LLMs in non-specialized application areas basically reproduce search. In specialized fields, most do the work that automation, data analytics, pattern recognition, purpose built algorithms and brute force did before. And yet the companies charge nx the amount for what is essentially these very conventional approaches, plus statistics. Not surprising at all. Just in awe of how come the parallels to snake oil weren't immediately obvious.

[–] Arghblarg@lemmy.ca 18 points 15 hours ago (1 children)

I think AI is generating negative value ... the huge power usage is akin to speculative blockchain currencies.
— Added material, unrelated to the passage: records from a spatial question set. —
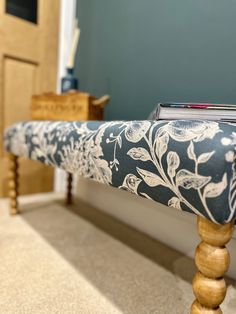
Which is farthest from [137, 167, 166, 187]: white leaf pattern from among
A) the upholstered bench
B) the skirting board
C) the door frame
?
the door frame

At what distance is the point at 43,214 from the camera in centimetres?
119

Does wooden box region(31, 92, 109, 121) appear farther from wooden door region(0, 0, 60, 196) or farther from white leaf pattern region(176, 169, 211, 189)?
white leaf pattern region(176, 169, 211, 189)

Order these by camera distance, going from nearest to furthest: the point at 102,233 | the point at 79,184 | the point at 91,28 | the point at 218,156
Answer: the point at 218,156 → the point at 102,233 → the point at 91,28 → the point at 79,184

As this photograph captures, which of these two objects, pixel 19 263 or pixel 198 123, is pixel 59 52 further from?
pixel 198 123

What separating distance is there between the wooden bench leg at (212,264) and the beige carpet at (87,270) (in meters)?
0.27

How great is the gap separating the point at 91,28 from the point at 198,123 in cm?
122

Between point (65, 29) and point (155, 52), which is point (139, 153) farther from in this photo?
point (65, 29)

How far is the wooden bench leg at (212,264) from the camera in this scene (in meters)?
0.35

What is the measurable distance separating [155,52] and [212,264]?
34.7 inches

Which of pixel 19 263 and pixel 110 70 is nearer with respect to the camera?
pixel 19 263

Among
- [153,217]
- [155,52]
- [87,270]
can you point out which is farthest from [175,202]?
[155,52]

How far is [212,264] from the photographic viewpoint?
13.6 inches

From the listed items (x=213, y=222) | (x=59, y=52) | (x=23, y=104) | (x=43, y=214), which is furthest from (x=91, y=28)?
(x=213, y=222)

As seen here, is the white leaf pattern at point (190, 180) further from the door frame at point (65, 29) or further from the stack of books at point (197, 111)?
the door frame at point (65, 29)
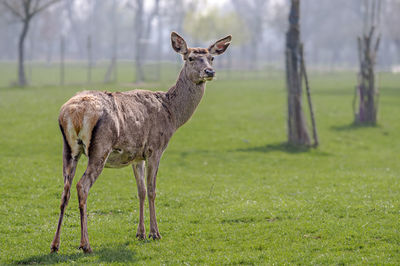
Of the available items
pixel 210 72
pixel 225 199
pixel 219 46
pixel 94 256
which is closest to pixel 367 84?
pixel 225 199

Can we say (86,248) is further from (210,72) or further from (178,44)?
(178,44)

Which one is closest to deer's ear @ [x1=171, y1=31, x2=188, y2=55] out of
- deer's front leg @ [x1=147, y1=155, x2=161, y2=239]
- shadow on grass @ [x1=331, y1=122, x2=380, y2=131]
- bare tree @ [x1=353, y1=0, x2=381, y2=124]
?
deer's front leg @ [x1=147, y1=155, x2=161, y2=239]

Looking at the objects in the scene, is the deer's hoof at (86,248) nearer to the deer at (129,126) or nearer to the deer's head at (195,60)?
the deer at (129,126)

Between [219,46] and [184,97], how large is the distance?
1.31 meters

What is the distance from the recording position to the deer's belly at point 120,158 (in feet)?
26.2

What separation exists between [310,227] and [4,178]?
7454mm

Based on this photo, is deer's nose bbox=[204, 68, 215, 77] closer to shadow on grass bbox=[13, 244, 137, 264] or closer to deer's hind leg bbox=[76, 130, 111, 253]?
deer's hind leg bbox=[76, 130, 111, 253]

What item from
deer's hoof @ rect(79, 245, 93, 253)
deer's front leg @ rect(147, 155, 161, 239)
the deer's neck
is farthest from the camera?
the deer's neck

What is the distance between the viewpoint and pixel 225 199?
11750 millimetres

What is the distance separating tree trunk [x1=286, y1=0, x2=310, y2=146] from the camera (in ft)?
61.0

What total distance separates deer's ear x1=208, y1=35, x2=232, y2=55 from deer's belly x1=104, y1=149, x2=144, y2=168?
8.99 ft

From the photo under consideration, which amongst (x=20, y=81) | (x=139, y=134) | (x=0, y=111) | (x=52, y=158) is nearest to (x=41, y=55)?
(x=20, y=81)

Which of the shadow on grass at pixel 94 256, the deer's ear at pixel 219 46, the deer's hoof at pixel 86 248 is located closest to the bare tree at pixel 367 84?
the deer's ear at pixel 219 46

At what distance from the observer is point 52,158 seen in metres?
15.9
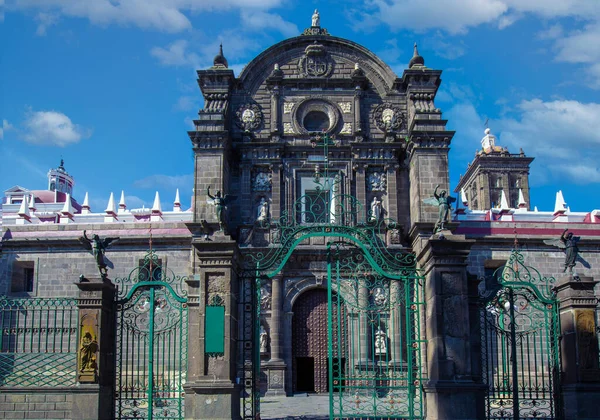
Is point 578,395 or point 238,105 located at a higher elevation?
point 238,105

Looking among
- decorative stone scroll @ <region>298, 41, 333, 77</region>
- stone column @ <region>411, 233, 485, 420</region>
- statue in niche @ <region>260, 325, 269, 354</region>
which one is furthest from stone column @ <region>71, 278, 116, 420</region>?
decorative stone scroll @ <region>298, 41, 333, 77</region>

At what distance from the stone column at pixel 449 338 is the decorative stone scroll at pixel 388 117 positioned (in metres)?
16.2

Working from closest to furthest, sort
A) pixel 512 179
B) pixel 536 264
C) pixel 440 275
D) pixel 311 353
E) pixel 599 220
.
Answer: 1. pixel 440 275
2. pixel 311 353
3. pixel 536 264
4. pixel 599 220
5. pixel 512 179

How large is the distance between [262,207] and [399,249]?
231 inches

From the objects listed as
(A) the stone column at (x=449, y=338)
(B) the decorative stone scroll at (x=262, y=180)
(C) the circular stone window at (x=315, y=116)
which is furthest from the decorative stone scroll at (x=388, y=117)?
(A) the stone column at (x=449, y=338)

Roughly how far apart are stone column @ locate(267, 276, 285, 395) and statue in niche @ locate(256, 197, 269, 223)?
251cm

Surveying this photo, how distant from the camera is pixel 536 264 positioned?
3053 centimetres

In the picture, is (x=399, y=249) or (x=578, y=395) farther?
(x=399, y=249)

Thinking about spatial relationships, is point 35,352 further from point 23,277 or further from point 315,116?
point 315,116

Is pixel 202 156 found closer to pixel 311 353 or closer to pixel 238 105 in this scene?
pixel 238 105

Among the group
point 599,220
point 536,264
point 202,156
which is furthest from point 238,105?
point 599,220

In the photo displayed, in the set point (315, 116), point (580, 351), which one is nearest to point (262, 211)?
point (315, 116)

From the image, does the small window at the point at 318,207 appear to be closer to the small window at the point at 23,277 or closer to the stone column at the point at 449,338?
the stone column at the point at 449,338

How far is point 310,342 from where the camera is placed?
28.2 metres
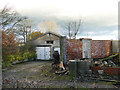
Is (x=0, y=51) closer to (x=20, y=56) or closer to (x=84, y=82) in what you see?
(x=20, y=56)

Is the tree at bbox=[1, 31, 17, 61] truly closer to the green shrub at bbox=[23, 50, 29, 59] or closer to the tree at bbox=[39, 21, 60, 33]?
the green shrub at bbox=[23, 50, 29, 59]

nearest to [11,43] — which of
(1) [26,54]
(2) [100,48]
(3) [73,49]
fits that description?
(1) [26,54]

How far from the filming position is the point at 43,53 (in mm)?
14281

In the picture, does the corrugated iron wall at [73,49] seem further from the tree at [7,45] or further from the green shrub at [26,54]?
the green shrub at [26,54]

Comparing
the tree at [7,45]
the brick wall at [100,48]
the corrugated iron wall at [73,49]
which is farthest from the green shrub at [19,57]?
the brick wall at [100,48]

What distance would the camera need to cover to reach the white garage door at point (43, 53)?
1416 centimetres

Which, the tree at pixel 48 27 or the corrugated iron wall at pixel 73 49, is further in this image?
the tree at pixel 48 27

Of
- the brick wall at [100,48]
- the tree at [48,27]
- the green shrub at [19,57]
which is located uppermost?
the tree at [48,27]

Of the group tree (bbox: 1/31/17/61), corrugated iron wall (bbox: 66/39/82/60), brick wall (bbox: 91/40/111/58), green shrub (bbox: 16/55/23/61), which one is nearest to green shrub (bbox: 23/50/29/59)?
green shrub (bbox: 16/55/23/61)

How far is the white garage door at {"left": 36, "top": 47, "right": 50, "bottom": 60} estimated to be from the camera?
1416cm

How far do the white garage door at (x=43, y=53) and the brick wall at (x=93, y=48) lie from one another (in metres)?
5.78

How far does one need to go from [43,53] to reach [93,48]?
6.89m

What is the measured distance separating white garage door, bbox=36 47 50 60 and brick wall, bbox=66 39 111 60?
19.0ft

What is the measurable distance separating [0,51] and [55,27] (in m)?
20.3
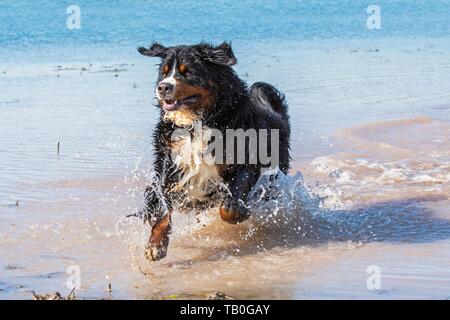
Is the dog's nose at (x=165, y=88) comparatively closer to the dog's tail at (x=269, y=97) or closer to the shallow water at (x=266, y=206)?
the shallow water at (x=266, y=206)

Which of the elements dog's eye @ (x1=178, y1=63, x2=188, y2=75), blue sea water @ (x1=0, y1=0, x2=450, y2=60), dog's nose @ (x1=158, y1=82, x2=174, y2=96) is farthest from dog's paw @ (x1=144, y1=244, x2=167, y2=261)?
blue sea water @ (x1=0, y1=0, x2=450, y2=60)

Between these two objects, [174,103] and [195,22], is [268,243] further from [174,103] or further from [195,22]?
[195,22]

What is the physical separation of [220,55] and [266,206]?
4.01ft

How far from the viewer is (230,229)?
5.91m

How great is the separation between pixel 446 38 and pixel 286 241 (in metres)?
13.1

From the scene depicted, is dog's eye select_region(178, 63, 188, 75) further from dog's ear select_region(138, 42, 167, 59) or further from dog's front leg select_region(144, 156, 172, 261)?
dog's front leg select_region(144, 156, 172, 261)

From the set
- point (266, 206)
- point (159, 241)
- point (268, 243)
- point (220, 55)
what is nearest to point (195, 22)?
point (266, 206)

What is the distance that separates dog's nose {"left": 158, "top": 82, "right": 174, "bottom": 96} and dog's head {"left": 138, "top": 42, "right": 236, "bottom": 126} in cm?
2

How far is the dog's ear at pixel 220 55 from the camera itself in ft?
17.9

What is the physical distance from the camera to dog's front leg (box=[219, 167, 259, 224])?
17.9 ft

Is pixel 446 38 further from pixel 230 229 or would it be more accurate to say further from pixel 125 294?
pixel 125 294

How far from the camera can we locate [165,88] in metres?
5.25

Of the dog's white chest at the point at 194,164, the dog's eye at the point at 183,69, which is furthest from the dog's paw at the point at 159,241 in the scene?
the dog's eye at the point at 183,69

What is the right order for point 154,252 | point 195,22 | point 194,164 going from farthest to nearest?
point 195,22 < point 194,164 < point 154,252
Barring some biochemistry and other very, very specialized uses it hasn't given anything other than, as you've said, plain-language search (with bonus hallucination bullshit, yay!) ... snake oil, indeed.

[–] themurphy@lemmy.ml 10 points 15 hours ago (1 children)

Its a little more complicated than that I think. LLMs and AI is not remotely the same with very different use cases.

I believe in AI for sure in some fields, but I understand the skeptics around LLMs.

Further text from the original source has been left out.